▸ **Exercise instructions**:
The lines in the listing below are to be given again exactly, starting at the line holding "10K, 14K or 18K Gold Dog House Pendant" and ending at the line holding "20 Ton Semi-automatic". Do not include pictures.

▸ **Extracted data**:

<<<<

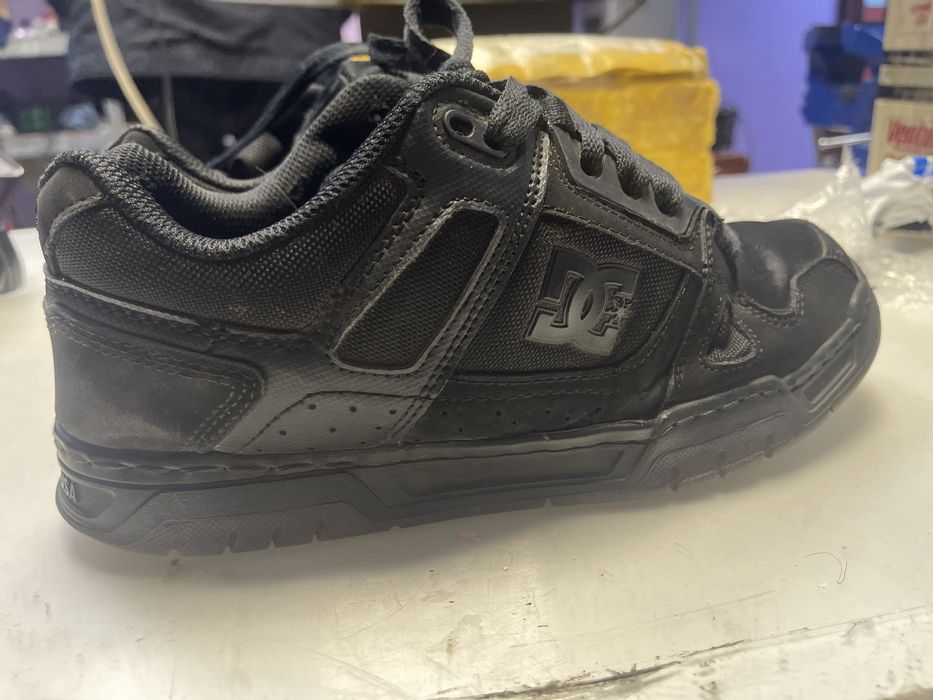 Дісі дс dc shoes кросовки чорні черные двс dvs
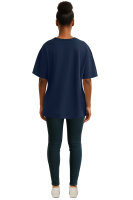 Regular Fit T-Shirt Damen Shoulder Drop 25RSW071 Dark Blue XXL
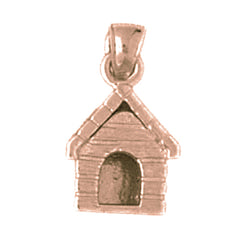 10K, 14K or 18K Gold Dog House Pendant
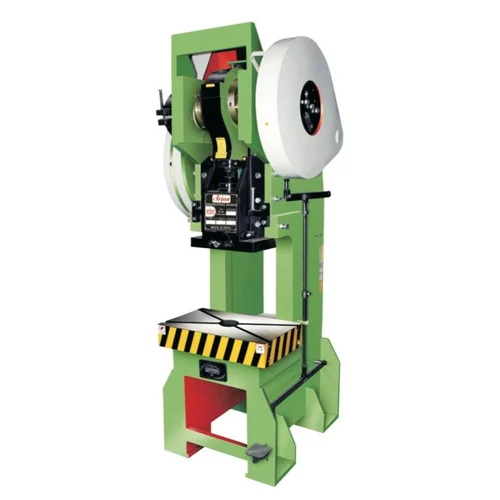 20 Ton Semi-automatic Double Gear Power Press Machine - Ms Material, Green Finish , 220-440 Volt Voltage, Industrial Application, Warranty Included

>>>>
<<<<

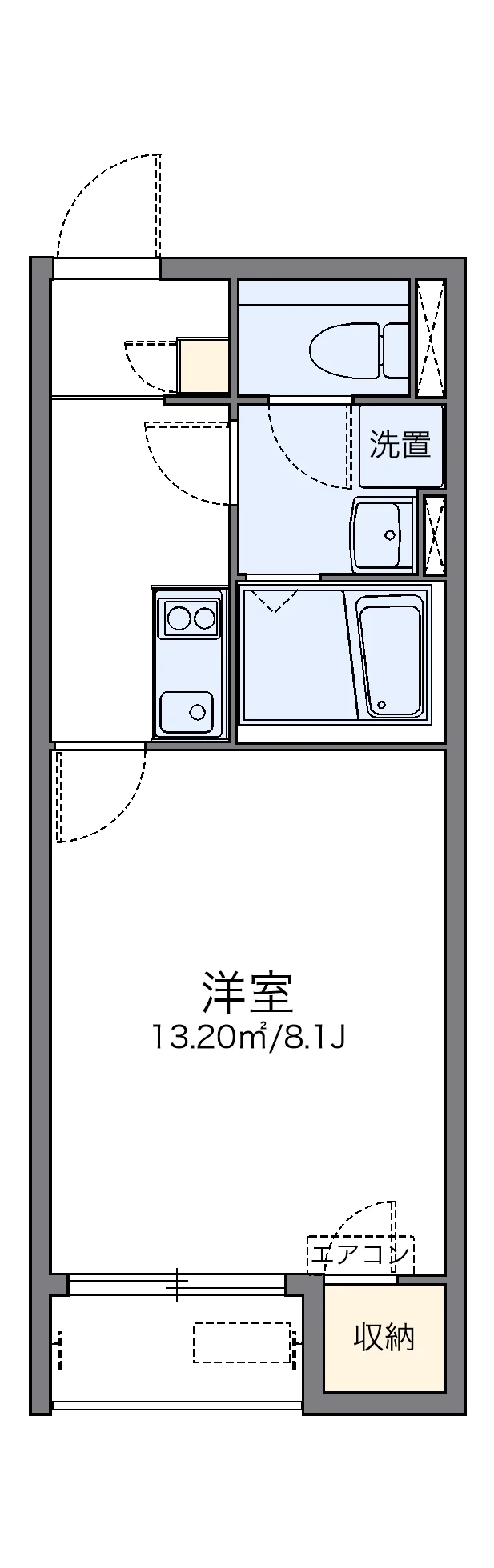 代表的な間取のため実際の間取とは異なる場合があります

>>>>

▸ **Completed task**:
 10K, 14K or 18K Gold Dog House Pendant
 20 Ton Semi-automatic Double Gear Power Press Machine - Ms Material, Green Finish , 220-440 Volt Voltage, Industrial Application, Warranty Included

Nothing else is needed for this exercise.